After 14 days of escalating strike action at 65 universities over plans to cut the element of the University Superannuation Scheme that guarantees members a certain level of income in retirement, debate is already widening from pensions to the state of British universities as a whole.
In particular, concern has focused on the use of fixed-term and hourly paid contracts in UK higher education, and universities are likely to face continuing pressure to address this issue, however the pensions dispute is concluded, according to academics.
Catherine Oakley, a postdoctoral research fellow studying work and health at the University of Leeds, highlighted that employees on casual contracts had been hit “particularly hard by the prospect of lost income during strike days”.

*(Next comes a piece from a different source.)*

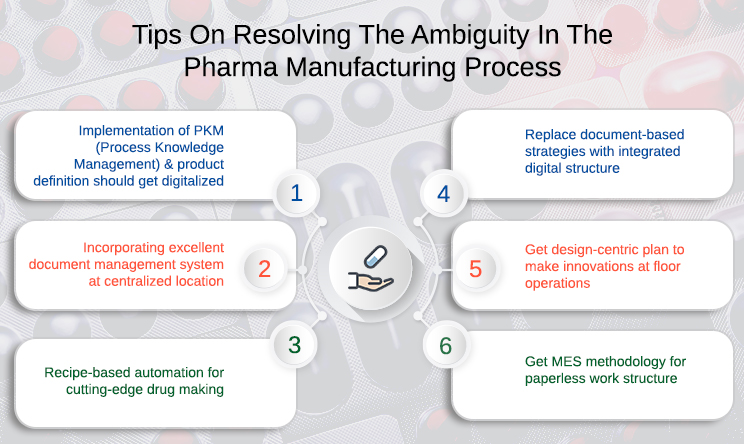 Tips-On-Resolving-The-Ambiguity-In-The-Pharma-Manufacturing-Process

“The majority recognise that this dispute is about the erosion of employee rights and working conditions across the sector more broadly,” said Dr Oakley, co-founder of an activist platform called The Academic Precariat. “The attack on pensions is consistent with institutional offloading of risk on to staff through casual contracts.”
In a report released earlier this month, the University and College Union estimated that UK universities used hourly paid lecturers to deliver between 15 and 40 per cent of their teaching, with an average of 27 per cent, although official data are yet to be released.

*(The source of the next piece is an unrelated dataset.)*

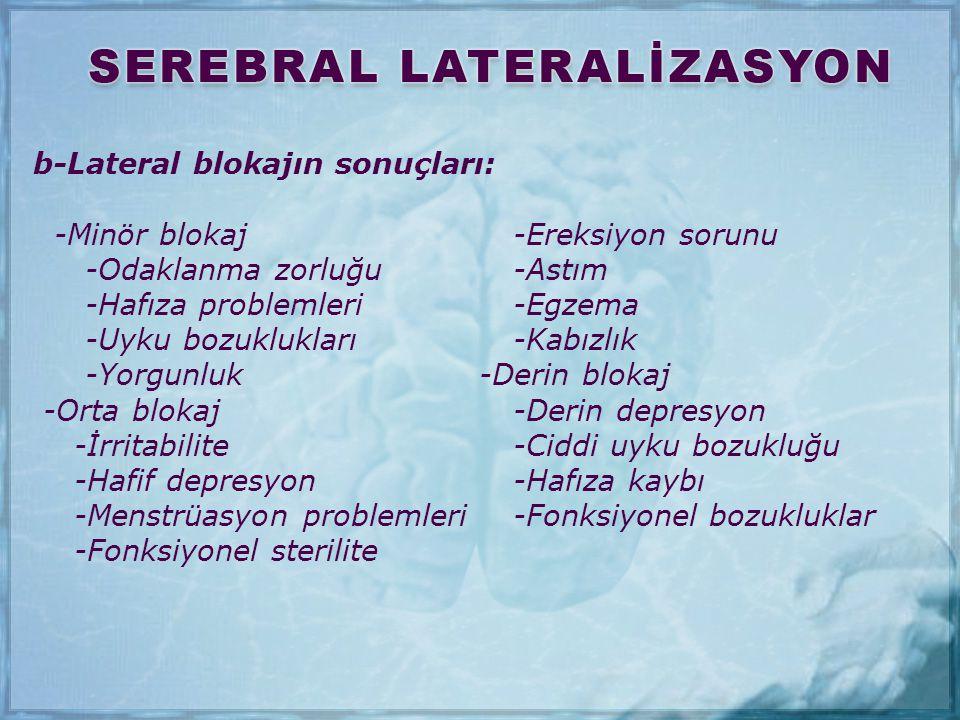 b-Lateral blokajın sonuçları:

A 2016 study by the union claimed that more than half of all academic staff at UK higher education institutions were on “insecure” contracts, but these figures were disputed by employers.
Gregor Gall, professor of industrial relations at the University of Bradford, said that it was “common in industrial disputes over one particular issue for other more latent issues to come forcefully to the surface”. Conflict between employers and workers “allows the time and opportunity for reflection and rumination, where with a heightened sense of oppositional consciousness, workers start making links between issues and seeing a ‘bigger picture’”, he said.
“In the case of the USS pensions dispute,?the issue that sparked the dispute is seen as emblematic of the lamentable?general direction universities are going in, whether it is called marketisation or neoliberalisation,” Professor Gall said. “Here is where the issue of casualisation fits in as, with the ideology and increased competition between institutions, pressure is generated to drive down costs where they can be driven down.
“Those entering the academic workforce and those on its periphery are the softest targets here. Hence the widespread use of casualisation.”
Union leaders are due to announce further strike dates in the dispute over the future of the USS, expected to coincide with institutions’ exam and assessment periods.
This comes after UCU members vetoed a deal struck by employers and union leaders that would have ended the dispute. This would have protected defined benefits for three years, guaranteeing retirees a set level of income, but in return for an increase in contributions.
Jonathan White, bargaining policy and negotiations official at the union, argued that, whatever the outcome, UK higher education would never be the same again.
“I’ve been talking to people at the picket line who have never been on strike before. [They’re] talking about it being a ‘transformative moment’ – a moment after which they will never be able to look at their management again in the same way,”?he?said.
Sally Hunt, UCU’s general secretary, added: “The genie is out of the bottle now, and universities can choose to work with us or face growing campaigns for job security.”